Die erste dieser Primzahlen p ist also kein Vielfaches von 3 (sonst wäre sie ja nicht prim). Nehmen wir einfach mal an, sie sei ein Vielfaches von 3 plus 1, also p = 3x + 1. Die nächste ungerade Zahl wäre demnach p + 2 = 3x + 1 + 2 = 3x + 3 = 3(x+1) und damit ein Vielfaches von 3. Sie kann also nicht prim sein und daher darf unsere erste Primzahl p kein Vielfaches von 3 plus 1 sein. Sei sie also ein Vielfaches von 3 plus 2, also p = 3x + 2. Dann ist die übernächste ungerade Zahl p + 4 = 3x + 2 + 4 = 3x + 6 = 3(x+2) und somit wieder ein Vielfaches von 3.
Es gibt also wirklich nur die drei Primzahlen 3,5 und 7, die direkt aufeinander folgen. Ich finde, Grund genug ihnen meine Patchwork-Kuscheldecke zu widmen.

Donnerstag, 13. Juni 2013

And then she does hex

Pratchett-Fans werden sofort wissen: HEX ist die leistungsstarke Rechenmaschine der Scheibenwelt, die unter anderem mit Ameisen arbeitet (ich verweise hier nur auf den „Anthill Inside“-Aufkleber, der nicht zu verwechseln ist mit dem „Intel Inside“-Kleberchen, der vermutlich auf euren Rechnern daheim klebt), die im Zuckerrausch durch Rohre laufen.

Anhänger des Volks- und Aberglaubes aber schreien vielleicht gleich: „Hexe, Hexe!“ und die emsigsten unter ihnen möchten auch schon den Scheiterhaufen schichten. Einen zündfähigen Ballen Reisig sollte man sowieso immer im Hexen-Angriff-Überlebens-Köfferchen dabei haben.
 
Ich kann euch aber ein wenig beruhigen: in meinem Wahnsinn habe ich noch keine Möglichkeit gefunden, Bienenwaben als Arbeitsspeicher zu verwenden (auch wenn ich dies im Abstraktum für gar nicht mal so wahnsinnig halte), um HEX aus der Scheiben- in die unsrige Welt zu holen.
Auch verfüge ich über keine magischen heil- oder unheilbringenden Kräfte. Über die nicht magischen möchte ich mich an dieser Stelle mal nicht auslassen.
Unter all den vielen Sprachen, die ich mal lernte und zum Teil auch noch beherrsche (in ein paar Jahren mache ich mal eine Europa-Rundreise und frische alle Sprachen wieder auf), ist Griechisch leider nicht dabei. Vielleicht einmal später, wenn ich in Rente bin. Aber ein paar Brocken beherrscht man eben doch (ebenso wie Latein, wenn man des Deutschen, Englischen, Französischen und Spanischen mächtig ist) – und so weiß ich, dass das Wort „hexa“ das griechische Äquivalent (hui, und schon wieder ein Fremdwort, dessen Bedeutung man einfach kennt:  es ist der lateinische Ausdruck für „gleichbedeutend“) zum deutschen „sechs“ ist.
Und ich denke, den meisten ist jetzt klar, was ich nun mache. Ich nähe mir einen Quilt per Hand – aus Sechsecken (griechisch: Hexagon). Dabei bediene ich mich der english paper piecing - Methode.
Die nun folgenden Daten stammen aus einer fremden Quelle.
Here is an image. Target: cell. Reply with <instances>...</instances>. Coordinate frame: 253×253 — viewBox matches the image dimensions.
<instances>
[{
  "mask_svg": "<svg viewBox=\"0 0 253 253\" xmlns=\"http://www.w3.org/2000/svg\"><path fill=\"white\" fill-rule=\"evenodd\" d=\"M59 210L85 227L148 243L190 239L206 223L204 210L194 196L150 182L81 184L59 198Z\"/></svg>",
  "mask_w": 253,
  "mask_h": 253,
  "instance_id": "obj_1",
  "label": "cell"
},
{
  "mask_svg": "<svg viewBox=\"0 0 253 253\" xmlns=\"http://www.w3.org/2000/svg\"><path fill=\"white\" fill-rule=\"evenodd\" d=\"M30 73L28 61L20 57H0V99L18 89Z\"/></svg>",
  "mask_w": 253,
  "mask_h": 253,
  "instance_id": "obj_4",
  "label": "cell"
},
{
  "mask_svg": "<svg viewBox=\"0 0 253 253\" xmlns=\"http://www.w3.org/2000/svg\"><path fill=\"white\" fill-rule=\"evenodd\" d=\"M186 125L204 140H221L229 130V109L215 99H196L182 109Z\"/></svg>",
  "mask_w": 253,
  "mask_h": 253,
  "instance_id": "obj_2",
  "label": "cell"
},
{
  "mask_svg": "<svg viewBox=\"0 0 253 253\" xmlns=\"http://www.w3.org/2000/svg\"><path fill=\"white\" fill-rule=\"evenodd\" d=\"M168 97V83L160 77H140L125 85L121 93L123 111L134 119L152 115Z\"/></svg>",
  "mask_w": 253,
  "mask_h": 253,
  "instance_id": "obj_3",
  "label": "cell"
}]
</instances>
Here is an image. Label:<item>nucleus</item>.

Dazu stelle ich aus als erstes Karton eine sogenannte Fensterschablone her. Das innere Hexagon entspricht der fertigen Größe, die die Hexagone im Quilt haben werden. Das äußere Hexagon ist das Schnittmuster für den Stoff, also inkl. Nahtzugaben. Die Innenkante wird für die Papierhexagone verwendet (die ich später mittig auf die aus Stoffen hefte) .
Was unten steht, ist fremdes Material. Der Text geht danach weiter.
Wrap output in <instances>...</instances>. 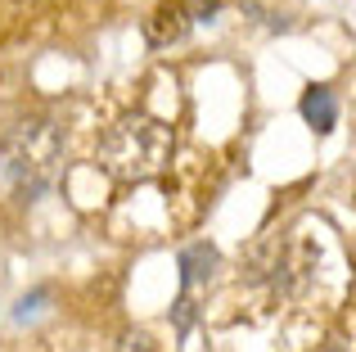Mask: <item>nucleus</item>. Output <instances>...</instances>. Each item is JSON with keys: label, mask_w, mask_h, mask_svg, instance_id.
Masks as SVG:
<instances>
[{"label": "nucleus", "mask_w": 356, "mask_h": 352, "mask_svg": "<svg viewBox=\"0 0 356 352\" xmlns=\"http://www.w3.org/2000/svg\"><path fill=\"white\" fill-rule=\"evenodd\" d=\"M172 159V131L158 118H127L104 136V168L118 181H149Z\"/></svg>", "instance_id": "1"}, {"label": "nucleus", "mask_w": 356, "mask_h": 352, "mask_svg": "<svg viewBox=\"0 0 356 352\" xmlns=\"http://www.w3.org/2000/svg\"><path fill=\"white\" fill-rule=\"evenodd\" d=\"M59 154H63V145L50 122H23L0 145V168H5L18 194H41L54 181V172H59Z\"/></svg>", "instance_id": "2"}, {"label": "nucleus", "mask_w": 356, "mask_h": 352, "mask_svg": "<svg viewBox=\"0 0 356 352\" xmlns=\"http://www.w3.org/2000/svg\"><path fill=\"white\" fill-rule=\"evenodd\" d=\"M302 113L312 118L316 127H330L334 122V99H330V90H312V95L302 99Z\"/></svg>", "instance_id": "3"}]
</instances>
Momentan hänge ich am Zuschnitt der Papiervorlagen fest. Ich halte mich jetzt schon für wahnsinnig, denn ich möchte mir eine riesige Kuscheldecke für die Couch machen. In den Farben Grün und weiß (evtl. mit schwarzen Akzenten).  Da ich auf großen Flächen keine kleinen Muster mag, haben meine Hexagone den netten Vorteil, dass sie eine Kantenlänge von jeweils 5cm haben.
Geplant ist, dass ich wirklich alles per Hand nähe. Damit ich dies auch total entspannt (mal schauen, ob ich dabei entspannt bin…) auf der Couch beim gemeinsamen Serien-Abend mit meinem lieben Technikfraggel nähen kann. Oder wenn ich mal wieder beim Arzt im Wartezimmer sitze (ich hoffe, dass dies nicht allzu oft vorkommen wird) oder wenn ich mal wieder ins Krankenhaus muss (was hoffentlich erst recht nicht vorkommen wird). Abzusehen ist schon mal, dass das ein Langzeitprojekt werden wird. Ich glaube aber, dass dies eine gute Abwechslung und Alternative dazu ist, mir Kleidung zu nähen, die ich nicht mag.